Eu sempre fui uma apaixonada por beija-flores, e por isso os tenho na minha casa.

Eles são diversos, de todos os tamanhos.

Meu desejo em tê-los por perto jamais significou que os faria prisioneiros da minha admiração.


Assim como nós, eles são seres livres!

Assim, eles me visitam diariamente atraídos pelo meu carinho e estima: chegam na minha varanda, olham, emitem seus trissar, se saciam, olham novamente num gesto de gratidão e partem…

E quanto a mim, permaneço sentada em minha poltrona admirando-os enquanto seguro minha xícara de café.

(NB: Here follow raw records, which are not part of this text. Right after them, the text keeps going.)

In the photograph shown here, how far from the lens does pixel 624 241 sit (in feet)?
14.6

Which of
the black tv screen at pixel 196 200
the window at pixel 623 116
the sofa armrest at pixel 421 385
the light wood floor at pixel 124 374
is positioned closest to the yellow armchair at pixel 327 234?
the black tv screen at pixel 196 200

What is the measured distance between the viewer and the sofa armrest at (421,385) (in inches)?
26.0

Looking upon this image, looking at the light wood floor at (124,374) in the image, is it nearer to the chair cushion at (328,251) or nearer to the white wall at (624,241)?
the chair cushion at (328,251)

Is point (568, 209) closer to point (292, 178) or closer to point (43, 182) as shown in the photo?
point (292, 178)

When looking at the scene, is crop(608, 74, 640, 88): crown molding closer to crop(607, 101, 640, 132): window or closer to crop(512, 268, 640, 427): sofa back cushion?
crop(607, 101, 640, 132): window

Todo o dia é assim: Não há razão para colocá-los em gaiolas, se sentirem presos, pois são seres lindos, livres e perfeitos. Devem viver em sua plenitude.


O verdadeiro amor permite a liberdade.

Um amor livre é aquele que volta, que fica por opção, que se sente à vontade e que tem sempre vontade de estar e permanecer por perto.

Amor sem privações, sem castigo nem prisão.

É assim que devem existir as relações – seres livres, dispostos a amar, a voar e assim por livre e espontânea vontade, pousar.